Buddy Holly

Not Fade Away

Universal

The Complete Studio Recordings And More.

Das hätte sich Les Paul wohl kaum träumen lassen, dass er für die von ihm popularisierte Praxis des Overdubbing so viel Kritik ernten würde, als sich Phil Spector zu eben diesem Zweck an die Bänder von „Let It Be“ machte. Der andere renommierte Produzent, der sich von Fans deswegen vorher schon wüsten Schimpf einhandelte, war Norman Petty gewesen. Der hatte sich die Freiheit herausgenommen, etliche der frühen von ihm nicht fertig produzierten, aber auch nachgelassene – später als „Apartment Tapes“ bekannte – Heim-Aufnahmen mit Unterstützung des von ihm angeheuerten Quartetts The Fireballs kommerziell ganz schön clever nachzuproduzieren.

Die Resultate veröffentlichte das Coral-Label im Lauf der 60er-Jahre in gemessenen Abständen auf den LPs „Reminiscing“, „Showcase“, „Holly In The Hills“ und „Giant“. Die ersten beiden schossen 1962/63 in England sofort auf Platz 2 bzw. 3 der LP-Hitparade, die anderen beiden kamen dort 1965 bzw. 1969 „nur“ noch auf Platz 13. Petty hatte so gesehen also vollkommen recht, als er die Fireballs 1968 ein letztes Mal ins Studio bat, damit die eine zeitgemäße Begleitung zu Buddy-Holly-Aufnahmen von „Slippin‘ And Slidin'“, „Love Is Strange“, „Good Rockin‘ Tonight“ und Bo Diddleys „(Ummm, Oh Yeah) Dearest“ musizieren konnten. Kein Fan möchte die heute missen, schon gar nicht die hinreißenden Interpretationen von „Brown-Eyed Handsome Man“ und „Bo Diddley„, mit denen der den bewunderten Kollegen seine Ehrerbietung bezeugte.

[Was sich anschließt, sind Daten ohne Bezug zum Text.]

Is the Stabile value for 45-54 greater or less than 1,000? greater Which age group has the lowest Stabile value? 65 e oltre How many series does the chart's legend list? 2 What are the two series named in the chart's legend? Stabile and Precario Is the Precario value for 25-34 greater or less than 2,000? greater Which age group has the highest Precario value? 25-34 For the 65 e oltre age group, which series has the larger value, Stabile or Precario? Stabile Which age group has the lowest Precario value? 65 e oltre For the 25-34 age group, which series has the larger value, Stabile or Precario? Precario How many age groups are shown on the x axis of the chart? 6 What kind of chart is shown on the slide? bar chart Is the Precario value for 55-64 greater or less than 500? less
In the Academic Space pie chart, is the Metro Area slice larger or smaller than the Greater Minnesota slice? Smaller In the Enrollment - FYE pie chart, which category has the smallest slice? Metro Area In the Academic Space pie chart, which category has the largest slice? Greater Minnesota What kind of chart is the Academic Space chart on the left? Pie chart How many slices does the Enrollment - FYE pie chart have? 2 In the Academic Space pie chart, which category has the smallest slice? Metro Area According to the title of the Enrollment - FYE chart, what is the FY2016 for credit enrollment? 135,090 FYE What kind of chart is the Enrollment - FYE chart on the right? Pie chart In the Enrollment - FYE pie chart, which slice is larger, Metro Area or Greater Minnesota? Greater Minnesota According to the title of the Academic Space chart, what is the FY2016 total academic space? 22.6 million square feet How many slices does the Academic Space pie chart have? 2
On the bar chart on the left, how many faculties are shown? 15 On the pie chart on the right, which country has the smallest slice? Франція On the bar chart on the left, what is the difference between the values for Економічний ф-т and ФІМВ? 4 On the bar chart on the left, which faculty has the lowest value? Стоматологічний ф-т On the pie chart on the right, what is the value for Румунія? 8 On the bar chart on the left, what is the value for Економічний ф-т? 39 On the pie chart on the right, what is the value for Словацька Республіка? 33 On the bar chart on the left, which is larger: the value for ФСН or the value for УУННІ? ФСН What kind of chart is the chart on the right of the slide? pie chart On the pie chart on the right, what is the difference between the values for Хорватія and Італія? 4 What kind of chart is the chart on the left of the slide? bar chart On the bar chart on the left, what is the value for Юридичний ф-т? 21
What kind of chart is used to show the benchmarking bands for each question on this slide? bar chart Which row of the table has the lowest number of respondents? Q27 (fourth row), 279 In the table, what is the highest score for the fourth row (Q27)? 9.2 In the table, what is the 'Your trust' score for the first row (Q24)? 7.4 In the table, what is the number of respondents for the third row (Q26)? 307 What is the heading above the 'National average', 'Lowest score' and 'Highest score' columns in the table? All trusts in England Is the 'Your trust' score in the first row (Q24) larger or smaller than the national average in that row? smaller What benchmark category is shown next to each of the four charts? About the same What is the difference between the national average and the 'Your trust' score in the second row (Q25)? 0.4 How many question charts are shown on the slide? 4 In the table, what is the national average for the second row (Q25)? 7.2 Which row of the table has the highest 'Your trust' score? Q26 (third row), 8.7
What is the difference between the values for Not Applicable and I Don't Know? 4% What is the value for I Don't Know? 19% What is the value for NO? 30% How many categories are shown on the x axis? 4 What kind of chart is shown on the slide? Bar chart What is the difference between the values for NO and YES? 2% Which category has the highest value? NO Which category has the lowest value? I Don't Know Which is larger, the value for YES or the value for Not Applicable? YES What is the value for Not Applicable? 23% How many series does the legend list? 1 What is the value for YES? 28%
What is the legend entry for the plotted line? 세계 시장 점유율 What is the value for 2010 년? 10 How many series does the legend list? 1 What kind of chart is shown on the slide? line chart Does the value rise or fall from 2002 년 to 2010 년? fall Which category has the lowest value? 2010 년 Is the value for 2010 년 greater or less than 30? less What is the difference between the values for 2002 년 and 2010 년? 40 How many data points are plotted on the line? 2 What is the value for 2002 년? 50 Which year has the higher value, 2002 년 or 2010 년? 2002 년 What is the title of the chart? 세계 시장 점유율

Weshalb man Archie Bleyer wegen seiner Overdubs bei den Everly Brothers-Produktionen nicht in demselben Sinne verdammte, hat wohl damit zu tun, dass Petty seine zum einen posthum und vor allem nicht mit tatkräftiger Hilfe der Crickets produzierte. Die hätten – zu der Zeit in England auch längst Legende – in jedem Fall für eine gewisse Authentizität gebürgt.

Die Overdub-Versionen der besagten LPs findet man hier so komplett wie auf der ersten CD die Country-Aufnahmen mit Bob Montgomery, mit denen Holly zwischen 1952 und 1955 seine zunächst sehr holprige professionelle Karriere begann. Sogar die letztes Jahr auf der „Down The Line“-Kollektion erstmals erschienene, daheim mit eigener Familie aufgenommene Version von Hank Snows „My Two-Timin‘ Woman“ fehlt nicht. Auf die frühesten, von Azetaten transferierten Aufnahmen wollte man trotz Lo-Fi-Klang nicht verzichten, obwohl es sich strenggenommen nicht immer um Studioeinspielungen handelt. Die auch von Fans aus vielen Ländern angebotenen Live-Mitschnitte mochte man nicht mit aufnehmen – vielleicht auch, um die in Sachen Buddy Holly seit langem eifrigen Bootlegger nicht ganz arbeitslos zu machen.

Wer nach der „Memorial Collection“ und dem „Rarities“-Set schon alle Hoffnung hatte fahren lassen, sieht sich jetzt also angenehm enttäuscht: Der für das Projekt verantwortliche Andy McKaie ließ offenbar alle leidigen juristischen Querelen und Fragen so weit klären, dass Buddy Hollys Gesamtwerk – wie das der Kollegen Elvis Presley, Gene Vincent, Johnny Cash und Everly Brothers zuvor – jetzt auch endlich vorliegt.

Die ganzen zwischen Juli 1956 und Oktober 1958 – also in nicht einmal zweieinhalb Jahren! – entstandenen Aufnahmen mit den Crickets und „solo“ (sprich mit ad hoc engagierten Begleitbands) sind streng chronologisch überspielt, gefolgt von den New Yorker „Apartment Tapes“ und den fast fünf Dutzend Overdub-Versionen. Als Best-Of-Kondensat dürften die drei CDs der „Memorial Collection“ jedem normalsterblichen Buddy-Holly-Fan zweifellos den ausreichenden Überblick über das Schaffen des vielbewunderten Songschreibers bieten. Für das exzellente Remastering dort zeichnete ebenfalls Erick Labson verantwortlich. Für die Fan-Gemeinde aber dürfte diese Gesamt-Box mit den 203 Aufnahmen und den profunden Liner Notes von Bill Dahl nichts weniger als der heilige Gral sein, auf den man seit dem Vinyl-Box-Set von 1979 hoffte.